Ma pratique consiste alors à créer un compte de domaine et à accorder à ce compte des privilèges d'administrateur sur tous les postes de travail (PC-admin), et un compte de domaine distinct pour le travail d'administrateur de serveur (server-admin). Si vous craignez que vos serveurs puissent se parler, vous pouvez avoir des comptes individuels pour chaque machine (<x> -admin, <y> -admin). Essayez certainement d'utiliser un autre compte pour exécuter les travaux d'administration du domaine.
De cette façon, si vous faites quelque chose sur un poste de travail compromis avec le compte d'administrateur PC, et qu'il saisit la chance que vous ayez des privilèges d'administrateur pour essayer d'atteindre d'autres machines sur le réseau, il ne pourra rien faire méchant à vos serveurs. Avoir ce compte signifie également qu'il ne peut rien faire pour vos données personnelles.

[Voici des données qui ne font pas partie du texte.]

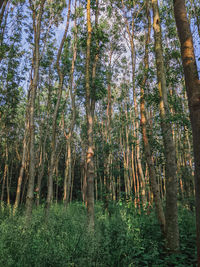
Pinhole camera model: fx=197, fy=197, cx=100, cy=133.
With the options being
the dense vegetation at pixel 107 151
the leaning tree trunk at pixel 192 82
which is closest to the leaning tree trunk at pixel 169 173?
the dense vegetation at pixel 107 151

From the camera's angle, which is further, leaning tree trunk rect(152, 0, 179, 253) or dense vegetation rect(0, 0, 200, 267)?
leaning tree trunk rect(152, 0, 179, 253)

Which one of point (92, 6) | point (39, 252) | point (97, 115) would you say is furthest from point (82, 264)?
point (97, 115)

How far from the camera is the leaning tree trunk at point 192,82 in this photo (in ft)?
7.95

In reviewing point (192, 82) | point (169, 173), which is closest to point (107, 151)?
point (169, 173)

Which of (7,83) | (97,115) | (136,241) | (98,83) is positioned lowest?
(136,241)

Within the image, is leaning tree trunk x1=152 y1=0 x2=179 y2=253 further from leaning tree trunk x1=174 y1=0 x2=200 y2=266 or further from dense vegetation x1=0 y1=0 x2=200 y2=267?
leaning tree trunk x1=174 y1=0 x2=200 y2=266

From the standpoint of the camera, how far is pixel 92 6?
9.49m

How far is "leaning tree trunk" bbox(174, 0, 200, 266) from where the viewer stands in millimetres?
2422

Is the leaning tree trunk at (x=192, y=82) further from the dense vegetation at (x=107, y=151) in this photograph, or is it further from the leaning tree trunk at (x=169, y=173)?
the leaning tree trunk at (x=169, y=173)

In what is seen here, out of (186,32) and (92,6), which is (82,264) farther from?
(92,6)

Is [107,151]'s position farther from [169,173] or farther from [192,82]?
[192,82]

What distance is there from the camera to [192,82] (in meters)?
2.65

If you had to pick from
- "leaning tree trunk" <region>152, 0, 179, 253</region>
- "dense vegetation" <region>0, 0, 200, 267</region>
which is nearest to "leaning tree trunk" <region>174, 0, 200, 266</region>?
"dense vegetation" <region>0, 0, 200, 267</region>

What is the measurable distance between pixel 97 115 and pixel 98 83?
15.8 metres
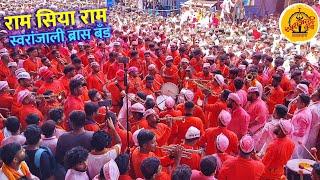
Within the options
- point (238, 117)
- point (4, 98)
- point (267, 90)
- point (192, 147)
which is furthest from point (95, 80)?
point (192, 147)

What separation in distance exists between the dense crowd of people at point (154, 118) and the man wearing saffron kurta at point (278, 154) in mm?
12

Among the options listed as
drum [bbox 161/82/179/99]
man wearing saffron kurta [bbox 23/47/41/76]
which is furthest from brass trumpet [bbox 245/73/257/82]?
man wearing saffron kurta [bbox 23/47/41/76]

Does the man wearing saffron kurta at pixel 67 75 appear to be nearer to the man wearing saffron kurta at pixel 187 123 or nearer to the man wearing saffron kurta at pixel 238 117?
the man wearing saffron kurta at pixel 187 123

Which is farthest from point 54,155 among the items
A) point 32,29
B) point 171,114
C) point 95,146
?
point 32,29

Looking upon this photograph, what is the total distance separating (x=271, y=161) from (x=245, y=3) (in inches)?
740

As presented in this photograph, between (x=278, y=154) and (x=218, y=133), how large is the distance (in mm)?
827

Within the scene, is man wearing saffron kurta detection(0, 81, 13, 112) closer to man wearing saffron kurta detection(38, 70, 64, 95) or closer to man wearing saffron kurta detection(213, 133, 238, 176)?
man wearing saffron kurta detection(38, 70, 64, 95)

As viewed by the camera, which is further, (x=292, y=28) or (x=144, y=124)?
(x=292, y=28)

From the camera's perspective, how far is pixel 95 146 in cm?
464

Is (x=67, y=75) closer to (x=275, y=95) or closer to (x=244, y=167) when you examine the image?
(x=275, y=95)

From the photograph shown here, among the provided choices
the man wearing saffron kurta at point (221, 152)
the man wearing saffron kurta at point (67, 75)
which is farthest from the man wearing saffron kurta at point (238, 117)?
the man wearing saffron kurta at point (67, 75)

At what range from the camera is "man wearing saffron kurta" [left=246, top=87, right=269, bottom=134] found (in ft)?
23.0

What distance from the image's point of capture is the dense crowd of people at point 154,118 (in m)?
4.65

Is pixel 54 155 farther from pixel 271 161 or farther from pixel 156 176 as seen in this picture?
pixel 271 161
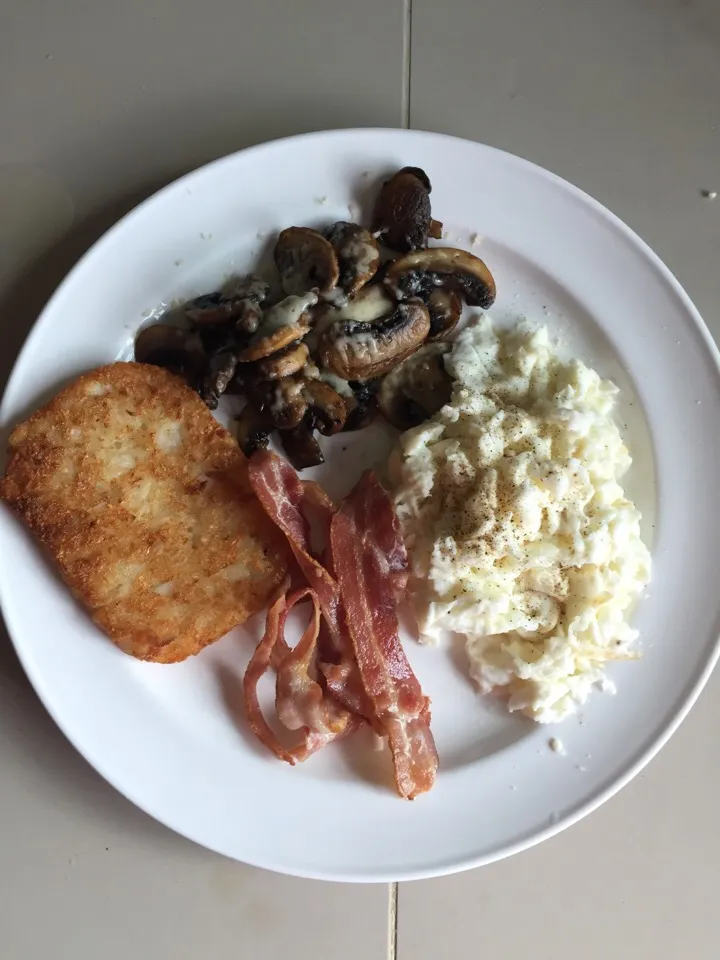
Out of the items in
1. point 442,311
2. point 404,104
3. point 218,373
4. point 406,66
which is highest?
point 406,66

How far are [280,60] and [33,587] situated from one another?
1.57 m

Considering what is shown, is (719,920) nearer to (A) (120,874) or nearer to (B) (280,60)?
(A) (120,874)

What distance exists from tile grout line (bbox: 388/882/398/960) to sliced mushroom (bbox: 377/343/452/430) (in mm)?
1303

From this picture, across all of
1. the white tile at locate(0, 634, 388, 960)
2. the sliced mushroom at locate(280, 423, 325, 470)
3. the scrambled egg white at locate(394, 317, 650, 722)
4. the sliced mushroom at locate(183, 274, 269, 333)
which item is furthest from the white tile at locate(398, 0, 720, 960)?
the sliced mushroom at locate(280, 423, 325, 470)

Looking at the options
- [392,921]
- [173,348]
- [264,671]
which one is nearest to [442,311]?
[173,348]

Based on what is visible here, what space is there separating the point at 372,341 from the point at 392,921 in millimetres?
1601

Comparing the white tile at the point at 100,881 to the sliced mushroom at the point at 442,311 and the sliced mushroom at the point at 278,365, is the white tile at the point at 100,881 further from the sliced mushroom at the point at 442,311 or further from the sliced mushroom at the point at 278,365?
the sliced mushroom at the point at 442,311

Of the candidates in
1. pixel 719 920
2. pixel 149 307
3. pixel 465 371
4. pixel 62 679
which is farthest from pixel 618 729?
pixel 149 307

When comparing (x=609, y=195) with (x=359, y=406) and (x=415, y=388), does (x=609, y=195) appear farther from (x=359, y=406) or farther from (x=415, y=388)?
(x=359, y=406)

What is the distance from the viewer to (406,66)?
2.12m

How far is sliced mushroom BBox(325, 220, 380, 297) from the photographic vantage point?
186 centimetres

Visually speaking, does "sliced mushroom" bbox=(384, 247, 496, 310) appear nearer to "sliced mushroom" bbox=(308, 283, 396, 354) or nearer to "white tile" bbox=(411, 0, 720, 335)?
"sliced mushroom" bbox=(308, 283, 396, 354)

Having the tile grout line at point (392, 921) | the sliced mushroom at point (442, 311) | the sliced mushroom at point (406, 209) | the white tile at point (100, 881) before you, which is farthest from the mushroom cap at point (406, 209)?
the tile grout line at point (392, 921)

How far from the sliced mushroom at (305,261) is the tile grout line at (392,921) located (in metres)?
1.64
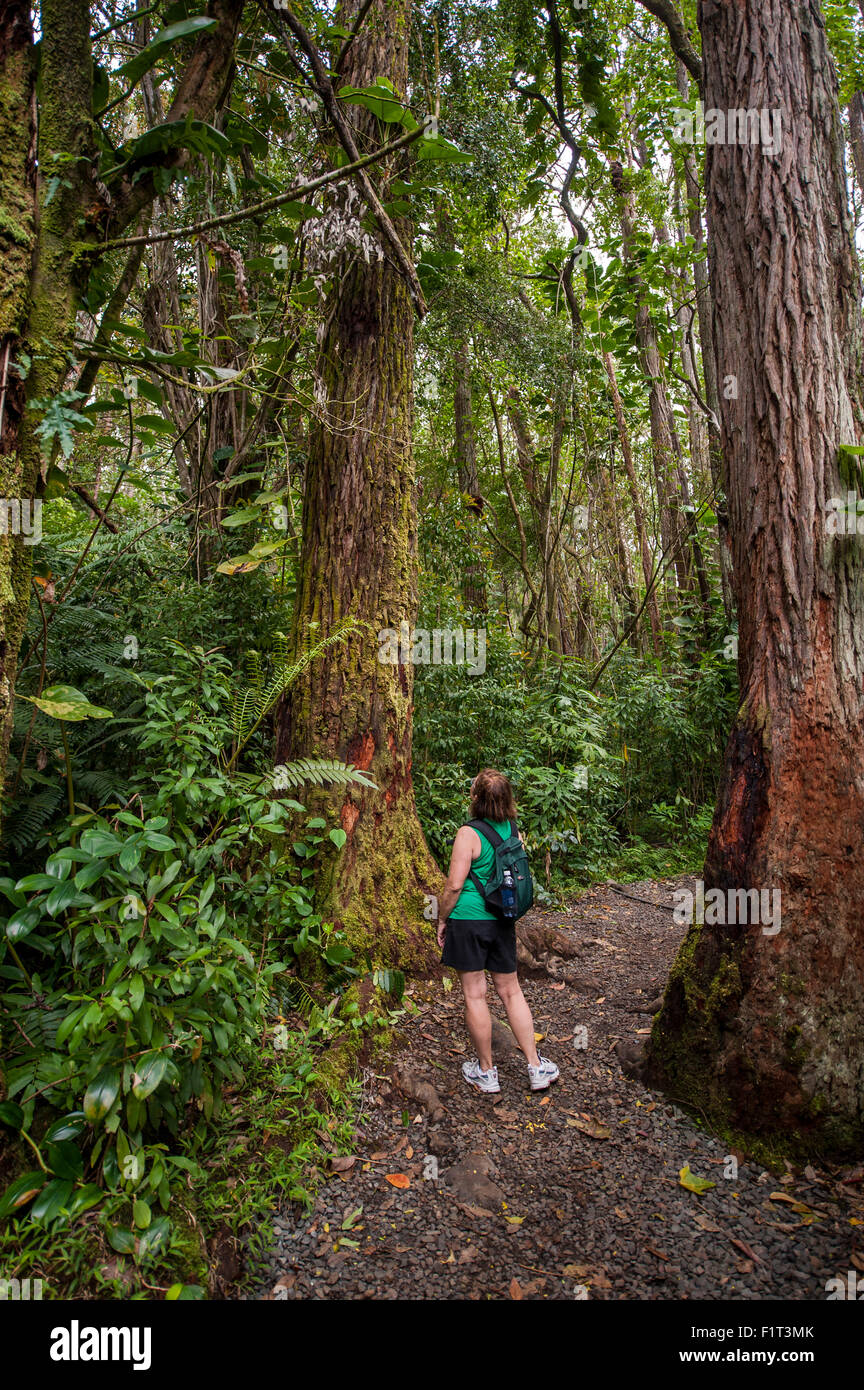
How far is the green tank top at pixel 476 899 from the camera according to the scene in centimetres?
312

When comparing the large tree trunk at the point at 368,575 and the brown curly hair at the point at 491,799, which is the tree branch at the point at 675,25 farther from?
the brown curly hair at the point at 491,799

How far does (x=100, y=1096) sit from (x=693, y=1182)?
6.51 ft

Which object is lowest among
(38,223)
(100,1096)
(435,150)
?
(100,1096)

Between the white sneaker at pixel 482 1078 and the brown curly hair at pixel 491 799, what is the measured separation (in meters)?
1.08

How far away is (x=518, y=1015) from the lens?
3.15 m

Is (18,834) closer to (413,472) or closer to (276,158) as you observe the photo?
(413,472)

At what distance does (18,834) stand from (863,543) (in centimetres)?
336

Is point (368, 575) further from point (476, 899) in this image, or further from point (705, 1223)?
point (705, 1223)

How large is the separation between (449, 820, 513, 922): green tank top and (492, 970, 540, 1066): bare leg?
11.3 inches

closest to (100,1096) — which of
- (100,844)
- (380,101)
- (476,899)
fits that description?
(100,844)

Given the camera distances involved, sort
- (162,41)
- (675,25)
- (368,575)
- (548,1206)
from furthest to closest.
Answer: (675,25)
(368,575)
(548,1206)
(162,41)

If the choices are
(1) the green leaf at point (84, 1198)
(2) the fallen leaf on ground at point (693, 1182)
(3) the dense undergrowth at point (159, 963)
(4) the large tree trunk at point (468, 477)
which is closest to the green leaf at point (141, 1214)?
(3) the dense undergrowth at point (159, 963)

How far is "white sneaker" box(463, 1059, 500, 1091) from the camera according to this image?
3.04 metres

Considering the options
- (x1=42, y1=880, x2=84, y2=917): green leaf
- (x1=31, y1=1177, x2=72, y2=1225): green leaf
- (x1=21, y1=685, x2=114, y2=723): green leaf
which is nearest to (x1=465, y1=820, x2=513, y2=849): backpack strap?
(x1=42, y1=880, x2=84, y2=917): green leaf
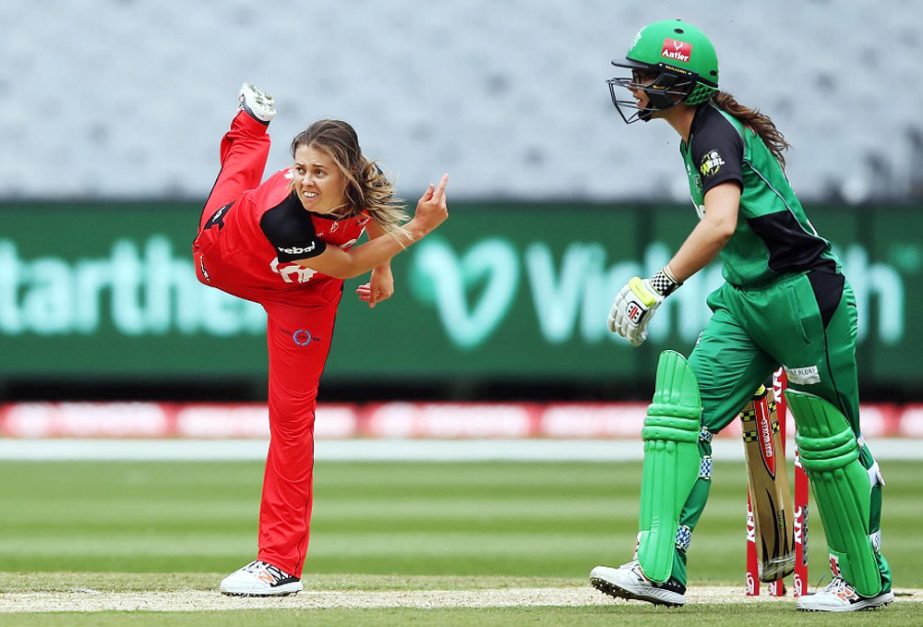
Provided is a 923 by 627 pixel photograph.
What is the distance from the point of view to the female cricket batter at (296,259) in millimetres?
5281

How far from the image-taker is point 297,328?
5582 mm

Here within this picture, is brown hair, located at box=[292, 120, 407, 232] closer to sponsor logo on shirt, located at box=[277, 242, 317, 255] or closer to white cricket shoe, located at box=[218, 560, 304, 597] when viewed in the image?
sponsor logo on shirt, located at box=[277, 242, 317, 255]

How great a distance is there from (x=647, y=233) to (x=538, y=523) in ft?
18.1

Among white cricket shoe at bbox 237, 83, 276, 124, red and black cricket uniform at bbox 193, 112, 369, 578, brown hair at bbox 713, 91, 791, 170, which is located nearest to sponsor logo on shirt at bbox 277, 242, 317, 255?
red and black cricket uniform at bbox 193, 112, 369, 578

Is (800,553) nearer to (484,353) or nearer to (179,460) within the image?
(179,460)

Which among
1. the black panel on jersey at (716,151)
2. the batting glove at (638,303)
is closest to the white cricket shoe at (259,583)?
the batting glove at (638,303)

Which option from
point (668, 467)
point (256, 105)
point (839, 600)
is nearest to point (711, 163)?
point (668, 467)

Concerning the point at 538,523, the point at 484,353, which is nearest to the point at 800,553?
the point at 538,523

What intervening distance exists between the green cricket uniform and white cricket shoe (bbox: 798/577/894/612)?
1.41ft

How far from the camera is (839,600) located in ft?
16.7

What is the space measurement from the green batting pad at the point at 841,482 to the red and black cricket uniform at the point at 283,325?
165 cm

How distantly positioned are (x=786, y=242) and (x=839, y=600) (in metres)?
1.15

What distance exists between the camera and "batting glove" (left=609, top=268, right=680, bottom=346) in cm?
481

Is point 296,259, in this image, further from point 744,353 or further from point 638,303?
point 744,353
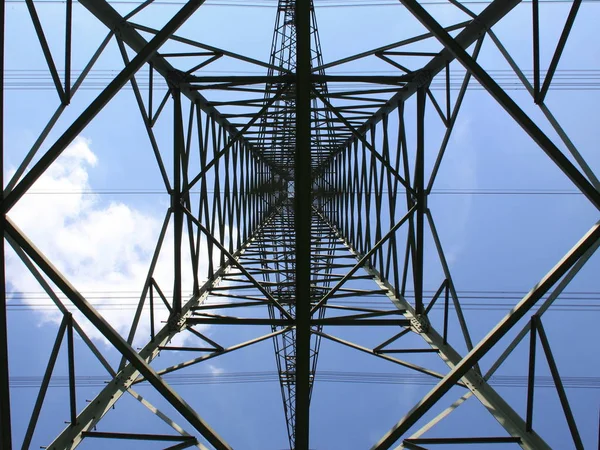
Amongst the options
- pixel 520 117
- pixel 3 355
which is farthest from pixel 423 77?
pixel 3 355

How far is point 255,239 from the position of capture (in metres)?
15.3

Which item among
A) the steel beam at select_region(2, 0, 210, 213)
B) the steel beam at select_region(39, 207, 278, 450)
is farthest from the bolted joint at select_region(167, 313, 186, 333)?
the steel beam at select_region(2, 0, 210, 213)

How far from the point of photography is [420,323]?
26.0 ft

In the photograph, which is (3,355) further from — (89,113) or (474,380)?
(474,380)

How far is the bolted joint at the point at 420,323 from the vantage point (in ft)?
25.6

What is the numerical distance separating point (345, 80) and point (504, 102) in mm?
3564

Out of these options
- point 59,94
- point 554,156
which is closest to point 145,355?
point 59,94

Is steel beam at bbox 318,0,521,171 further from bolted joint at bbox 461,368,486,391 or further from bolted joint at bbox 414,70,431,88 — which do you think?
bolted joint at bbox 461,368,486,391

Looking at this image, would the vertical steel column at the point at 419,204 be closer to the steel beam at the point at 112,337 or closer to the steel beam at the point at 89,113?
the steel beam at the point at 112,337

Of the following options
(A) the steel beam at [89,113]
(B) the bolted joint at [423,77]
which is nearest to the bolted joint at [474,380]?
(B) the bolted joint at [423,77]

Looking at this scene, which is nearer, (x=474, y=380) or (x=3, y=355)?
(x=3, y=355)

Je dois dire, cependant, qu'à un endroit où je sais où le personnel a travaillé avec les principes LUA, ils n'ont pas eu d'infestation de virus appropriée pendant les trois années que j'ai vues; un autre service au même endroit où tout le monde était administrateur local et le personnel informatique avec l'administrateur du serveur ont eu plusieurs épidémies, dont l'une a pris une semaine de temps informatique pour nettoyer en raison de la propagation de l'infection via le réseau.
La mise en place prend un certain temps, mais les économies potentielles sont énormes si vous rencontrez des problèmes.